EXERCISE PROMPT: Copy the entries from the line containing "What is the distance value" through the line containing "2.31 meters", changing "framed certificate" to "framed diploma" and leaving everything else the same.

Spatial relation data:

= = =

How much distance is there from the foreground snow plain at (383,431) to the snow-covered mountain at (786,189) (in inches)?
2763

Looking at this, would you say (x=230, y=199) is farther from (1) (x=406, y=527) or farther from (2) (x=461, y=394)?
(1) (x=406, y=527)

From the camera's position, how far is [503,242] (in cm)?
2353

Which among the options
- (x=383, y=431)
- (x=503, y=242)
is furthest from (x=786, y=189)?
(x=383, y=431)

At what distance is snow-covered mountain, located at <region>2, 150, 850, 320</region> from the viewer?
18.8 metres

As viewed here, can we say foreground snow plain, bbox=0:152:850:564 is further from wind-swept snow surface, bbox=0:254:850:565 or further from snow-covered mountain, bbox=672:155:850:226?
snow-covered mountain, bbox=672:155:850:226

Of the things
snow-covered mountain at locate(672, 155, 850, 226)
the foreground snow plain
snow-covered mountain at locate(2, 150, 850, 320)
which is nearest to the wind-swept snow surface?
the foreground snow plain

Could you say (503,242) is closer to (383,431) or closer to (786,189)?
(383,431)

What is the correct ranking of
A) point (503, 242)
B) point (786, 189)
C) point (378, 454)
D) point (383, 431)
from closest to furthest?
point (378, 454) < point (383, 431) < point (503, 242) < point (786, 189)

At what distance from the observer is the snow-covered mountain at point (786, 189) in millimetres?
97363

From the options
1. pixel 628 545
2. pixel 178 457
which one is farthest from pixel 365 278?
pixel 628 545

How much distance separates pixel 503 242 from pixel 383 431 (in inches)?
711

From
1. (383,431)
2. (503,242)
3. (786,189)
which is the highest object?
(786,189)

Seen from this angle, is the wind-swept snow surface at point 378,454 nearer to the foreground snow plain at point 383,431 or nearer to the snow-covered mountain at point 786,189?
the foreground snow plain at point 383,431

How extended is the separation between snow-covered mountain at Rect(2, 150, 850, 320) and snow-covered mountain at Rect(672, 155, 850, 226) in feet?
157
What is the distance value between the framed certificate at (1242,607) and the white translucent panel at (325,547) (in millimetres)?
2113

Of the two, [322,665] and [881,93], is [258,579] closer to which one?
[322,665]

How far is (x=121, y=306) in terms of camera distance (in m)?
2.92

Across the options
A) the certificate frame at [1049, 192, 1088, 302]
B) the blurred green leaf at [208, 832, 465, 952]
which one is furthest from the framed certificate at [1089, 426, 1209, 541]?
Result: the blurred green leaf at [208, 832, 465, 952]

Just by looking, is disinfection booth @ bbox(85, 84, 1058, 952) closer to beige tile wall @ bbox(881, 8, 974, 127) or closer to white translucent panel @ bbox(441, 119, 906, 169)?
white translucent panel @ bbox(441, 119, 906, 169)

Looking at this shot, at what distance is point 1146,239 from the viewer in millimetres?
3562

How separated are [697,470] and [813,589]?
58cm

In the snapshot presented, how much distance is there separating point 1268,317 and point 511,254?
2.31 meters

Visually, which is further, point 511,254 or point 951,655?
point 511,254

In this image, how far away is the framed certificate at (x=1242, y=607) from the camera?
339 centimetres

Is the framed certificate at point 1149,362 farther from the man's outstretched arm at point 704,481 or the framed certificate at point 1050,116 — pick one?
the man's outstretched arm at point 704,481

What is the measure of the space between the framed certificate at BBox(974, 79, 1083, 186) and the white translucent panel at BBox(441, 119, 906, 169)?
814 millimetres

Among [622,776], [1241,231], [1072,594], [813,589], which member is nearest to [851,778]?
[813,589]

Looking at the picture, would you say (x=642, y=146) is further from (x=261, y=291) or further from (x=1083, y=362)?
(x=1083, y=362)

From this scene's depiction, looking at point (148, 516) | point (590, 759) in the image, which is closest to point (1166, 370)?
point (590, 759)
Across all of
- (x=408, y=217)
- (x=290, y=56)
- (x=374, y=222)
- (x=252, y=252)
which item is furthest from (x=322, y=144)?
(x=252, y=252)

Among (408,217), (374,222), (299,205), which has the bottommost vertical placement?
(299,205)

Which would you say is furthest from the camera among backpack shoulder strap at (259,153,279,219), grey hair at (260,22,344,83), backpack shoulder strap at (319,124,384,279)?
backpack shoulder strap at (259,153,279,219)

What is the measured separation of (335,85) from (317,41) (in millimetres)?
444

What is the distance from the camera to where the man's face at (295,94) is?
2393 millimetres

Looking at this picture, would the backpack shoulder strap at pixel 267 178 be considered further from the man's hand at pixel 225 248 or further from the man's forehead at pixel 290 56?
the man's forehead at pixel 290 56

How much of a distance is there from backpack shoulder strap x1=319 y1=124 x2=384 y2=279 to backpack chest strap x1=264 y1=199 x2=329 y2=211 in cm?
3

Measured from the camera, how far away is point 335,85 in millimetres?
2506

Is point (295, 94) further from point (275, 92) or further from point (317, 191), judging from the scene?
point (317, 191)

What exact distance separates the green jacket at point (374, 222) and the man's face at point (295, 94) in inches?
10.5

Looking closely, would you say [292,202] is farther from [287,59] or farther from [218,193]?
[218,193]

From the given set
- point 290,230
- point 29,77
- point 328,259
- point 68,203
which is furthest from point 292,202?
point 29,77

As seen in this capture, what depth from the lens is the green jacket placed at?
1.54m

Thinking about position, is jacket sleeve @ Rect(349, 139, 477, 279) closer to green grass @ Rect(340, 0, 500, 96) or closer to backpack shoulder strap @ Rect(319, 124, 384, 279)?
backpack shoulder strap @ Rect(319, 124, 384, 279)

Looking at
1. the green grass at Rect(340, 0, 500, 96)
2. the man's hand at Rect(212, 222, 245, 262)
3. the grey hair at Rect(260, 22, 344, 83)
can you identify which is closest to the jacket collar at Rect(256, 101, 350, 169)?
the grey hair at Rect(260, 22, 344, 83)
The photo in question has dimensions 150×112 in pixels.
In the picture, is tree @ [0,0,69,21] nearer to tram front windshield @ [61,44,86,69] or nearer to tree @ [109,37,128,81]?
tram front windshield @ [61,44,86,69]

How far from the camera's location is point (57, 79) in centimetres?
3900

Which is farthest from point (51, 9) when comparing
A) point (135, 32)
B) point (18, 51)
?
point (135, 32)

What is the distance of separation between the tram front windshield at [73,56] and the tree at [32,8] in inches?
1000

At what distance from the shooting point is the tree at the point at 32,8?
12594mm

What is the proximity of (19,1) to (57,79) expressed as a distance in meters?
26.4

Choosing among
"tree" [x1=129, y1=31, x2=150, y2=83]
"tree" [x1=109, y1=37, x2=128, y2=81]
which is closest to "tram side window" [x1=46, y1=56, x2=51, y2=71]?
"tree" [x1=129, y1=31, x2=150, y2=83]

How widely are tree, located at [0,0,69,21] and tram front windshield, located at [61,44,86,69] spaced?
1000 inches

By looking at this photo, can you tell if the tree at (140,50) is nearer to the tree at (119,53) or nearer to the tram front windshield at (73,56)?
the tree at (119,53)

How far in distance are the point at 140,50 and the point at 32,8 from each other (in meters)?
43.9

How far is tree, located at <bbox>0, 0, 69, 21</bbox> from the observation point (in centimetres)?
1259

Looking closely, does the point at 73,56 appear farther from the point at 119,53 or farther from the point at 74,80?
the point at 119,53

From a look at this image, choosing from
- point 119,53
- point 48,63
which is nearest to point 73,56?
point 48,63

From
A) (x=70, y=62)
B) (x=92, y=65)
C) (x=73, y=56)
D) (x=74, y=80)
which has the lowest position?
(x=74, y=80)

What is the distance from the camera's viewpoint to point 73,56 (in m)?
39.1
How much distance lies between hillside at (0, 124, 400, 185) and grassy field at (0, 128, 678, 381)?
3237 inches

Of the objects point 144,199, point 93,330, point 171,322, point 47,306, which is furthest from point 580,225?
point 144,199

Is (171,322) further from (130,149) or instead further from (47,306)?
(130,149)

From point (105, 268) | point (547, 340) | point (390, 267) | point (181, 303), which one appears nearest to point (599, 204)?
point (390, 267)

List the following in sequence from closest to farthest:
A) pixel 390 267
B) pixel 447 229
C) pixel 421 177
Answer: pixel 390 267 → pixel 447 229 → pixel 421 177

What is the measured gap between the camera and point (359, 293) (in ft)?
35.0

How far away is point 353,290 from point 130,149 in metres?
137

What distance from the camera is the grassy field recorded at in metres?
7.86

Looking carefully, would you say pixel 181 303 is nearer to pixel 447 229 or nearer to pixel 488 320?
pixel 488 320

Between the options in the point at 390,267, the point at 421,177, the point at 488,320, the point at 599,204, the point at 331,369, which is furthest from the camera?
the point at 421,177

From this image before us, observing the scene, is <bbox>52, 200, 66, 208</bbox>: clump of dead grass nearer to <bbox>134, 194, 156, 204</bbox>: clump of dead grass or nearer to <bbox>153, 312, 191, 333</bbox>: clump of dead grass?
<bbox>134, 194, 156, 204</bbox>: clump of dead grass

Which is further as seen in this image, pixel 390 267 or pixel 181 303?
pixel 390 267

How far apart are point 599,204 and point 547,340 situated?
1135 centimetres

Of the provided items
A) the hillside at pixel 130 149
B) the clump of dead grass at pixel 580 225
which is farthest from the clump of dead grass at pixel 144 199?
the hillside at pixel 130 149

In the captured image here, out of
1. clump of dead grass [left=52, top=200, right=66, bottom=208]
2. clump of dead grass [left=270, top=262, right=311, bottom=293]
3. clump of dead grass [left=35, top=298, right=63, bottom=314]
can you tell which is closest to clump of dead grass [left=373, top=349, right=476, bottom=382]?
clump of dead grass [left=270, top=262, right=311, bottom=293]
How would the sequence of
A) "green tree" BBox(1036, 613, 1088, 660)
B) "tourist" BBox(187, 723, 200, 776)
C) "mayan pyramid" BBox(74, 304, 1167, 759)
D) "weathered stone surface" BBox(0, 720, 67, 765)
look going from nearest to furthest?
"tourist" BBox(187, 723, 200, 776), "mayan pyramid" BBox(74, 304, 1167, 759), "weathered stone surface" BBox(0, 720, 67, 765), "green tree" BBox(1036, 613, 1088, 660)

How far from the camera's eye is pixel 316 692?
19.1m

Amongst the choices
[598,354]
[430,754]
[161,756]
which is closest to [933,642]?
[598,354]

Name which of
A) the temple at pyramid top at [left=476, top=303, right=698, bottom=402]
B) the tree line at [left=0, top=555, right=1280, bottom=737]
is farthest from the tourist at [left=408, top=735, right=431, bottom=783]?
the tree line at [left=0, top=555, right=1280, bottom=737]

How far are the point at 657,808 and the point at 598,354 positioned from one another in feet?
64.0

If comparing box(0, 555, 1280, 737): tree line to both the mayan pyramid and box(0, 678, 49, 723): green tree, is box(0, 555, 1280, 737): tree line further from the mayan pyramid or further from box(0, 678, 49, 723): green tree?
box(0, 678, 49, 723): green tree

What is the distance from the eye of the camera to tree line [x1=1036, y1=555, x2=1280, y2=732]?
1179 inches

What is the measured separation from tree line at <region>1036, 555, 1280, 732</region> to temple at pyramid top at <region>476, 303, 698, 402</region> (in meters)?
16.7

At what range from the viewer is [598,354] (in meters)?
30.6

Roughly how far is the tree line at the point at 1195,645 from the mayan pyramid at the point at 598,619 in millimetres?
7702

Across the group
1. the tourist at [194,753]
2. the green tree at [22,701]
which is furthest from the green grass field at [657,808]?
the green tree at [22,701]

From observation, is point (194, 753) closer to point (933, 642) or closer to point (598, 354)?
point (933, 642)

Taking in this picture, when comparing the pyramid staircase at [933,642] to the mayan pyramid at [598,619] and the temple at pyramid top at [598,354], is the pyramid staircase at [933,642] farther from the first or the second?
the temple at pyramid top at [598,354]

= = =

SOLVED EXERCISE:
What is the distance value between the framed diploma at (1242,607) and the white translucent panel at (325,547) (in millimetres)?
2113

Of the two, [322,665] and [881,93], is [258,579] closer to which one?
[322,665]

How far is (x=121, y=306) in terms of camera distance (in m)?
2.92

Across the options
A) the certificate frame at [1049, 192, 1088, 302]
B) the blurred green leaf at [208, 832, 465, 952]
which one is furthest from the framed diploma at [1089, 426, 1209, 541]?
Result: the blurred green leaf at [208, 832, 465, 952]

Just by looking, is disinfection booth @ bbox(85, 84, 1058, 952) closer to beige tile wall @ bbox(881, 8, 974, 127) or closer to white translucent panel @ bbox(441, 119, 906, 169)?
white translucent panel @ bbox(441, 119, 906, 169)

Looking at this shot, at what distance is point 1146,239 from the viewer in millimetres?
3562

How separated are [697,470] and [813,589]?
58cm

In the snapshot presented, how much distance is there separating point 1268,317 and point 511,254?
2.31 meters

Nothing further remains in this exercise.